In this video I'm trying to light a 50W 12V halogen lamp using PWM, and switching from 0/500 to 500/500 duty cycle within 15 seconds (31000Hz frequency). I'm using an ATX power supply (276W spec on 12V rail), a MOSFET (IRF540N, "33A 100V 0.040 Ohm N-Channel UltraFET Power MOSFET"), and an Arduino Mega controller (wire going directly from chip PWM pin to MOSFET gate).
- System works a treat when below ~300/500 duty cycle or above ~400/500.
- System works a treat with led strips attached (instead of halogen lamp), I suspect they draw about 15 W (no specs available).
- Power supply turns off when around ~350/500 duty cycle (problem I'm asking your help for).
- I haven't got to measure the lamp resistance when cold (Fluke 106 multi-meter shows same reading for both the halogen lamp resistance and the multi-meter probes touching each other directly).
- I haven't got to measure power draw/current (I'm afraid of blowing the 10A multi-meter fuse).
- I haven't got an oscilloscope.
I was wondering how could the power supply withstand the load of a colder halogen lamp when around 200/500 duty cycle or a fully powered lamp and not a 350/500 duty cycle (if power draw was the one causing the power supply to fail).
I was wondering if there were any other plausible explanations for my problem that I should be checking for.

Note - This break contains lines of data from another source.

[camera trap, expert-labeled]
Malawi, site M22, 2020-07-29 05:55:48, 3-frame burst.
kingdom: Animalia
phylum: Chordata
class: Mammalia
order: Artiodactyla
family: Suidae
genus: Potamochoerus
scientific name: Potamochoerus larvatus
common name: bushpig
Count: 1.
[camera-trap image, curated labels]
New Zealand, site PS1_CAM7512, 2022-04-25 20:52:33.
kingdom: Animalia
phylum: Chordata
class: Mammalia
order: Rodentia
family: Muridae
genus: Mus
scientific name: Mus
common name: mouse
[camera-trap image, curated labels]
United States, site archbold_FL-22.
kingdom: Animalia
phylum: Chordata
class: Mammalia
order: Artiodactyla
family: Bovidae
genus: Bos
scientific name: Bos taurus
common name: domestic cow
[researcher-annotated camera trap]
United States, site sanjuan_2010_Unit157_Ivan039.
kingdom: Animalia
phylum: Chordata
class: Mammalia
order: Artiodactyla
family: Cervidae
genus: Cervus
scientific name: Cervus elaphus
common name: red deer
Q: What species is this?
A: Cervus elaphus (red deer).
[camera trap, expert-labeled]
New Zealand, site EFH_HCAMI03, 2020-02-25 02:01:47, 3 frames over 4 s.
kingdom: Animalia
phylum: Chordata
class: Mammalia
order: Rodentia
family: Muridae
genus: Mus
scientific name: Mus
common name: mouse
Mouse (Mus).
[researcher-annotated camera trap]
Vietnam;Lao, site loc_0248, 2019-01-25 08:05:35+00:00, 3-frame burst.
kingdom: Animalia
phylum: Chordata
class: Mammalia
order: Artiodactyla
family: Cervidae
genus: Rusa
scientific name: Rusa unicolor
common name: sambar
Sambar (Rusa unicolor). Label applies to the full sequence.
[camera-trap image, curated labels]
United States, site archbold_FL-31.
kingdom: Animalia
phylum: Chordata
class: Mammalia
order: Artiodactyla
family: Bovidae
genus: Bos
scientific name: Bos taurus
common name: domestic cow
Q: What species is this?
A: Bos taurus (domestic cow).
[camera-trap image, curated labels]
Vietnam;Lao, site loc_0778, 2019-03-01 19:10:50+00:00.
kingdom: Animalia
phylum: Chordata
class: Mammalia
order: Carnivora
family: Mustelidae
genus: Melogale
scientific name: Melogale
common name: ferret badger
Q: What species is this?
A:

I was planning to buy a new ATX power supply to connect 6 of this lamps in parallel and needed to solve this problem first/learn the required specs of the future power supply.
I liked the idea of using PWM and not a dimmer (not messing with 220V, avoiding lamp transformers magnetostriction noise when dimming the lights, learning of the problems I'm encountering ATM).
I wanted to thank you all for your patience and hope somebody else finds this thread useful!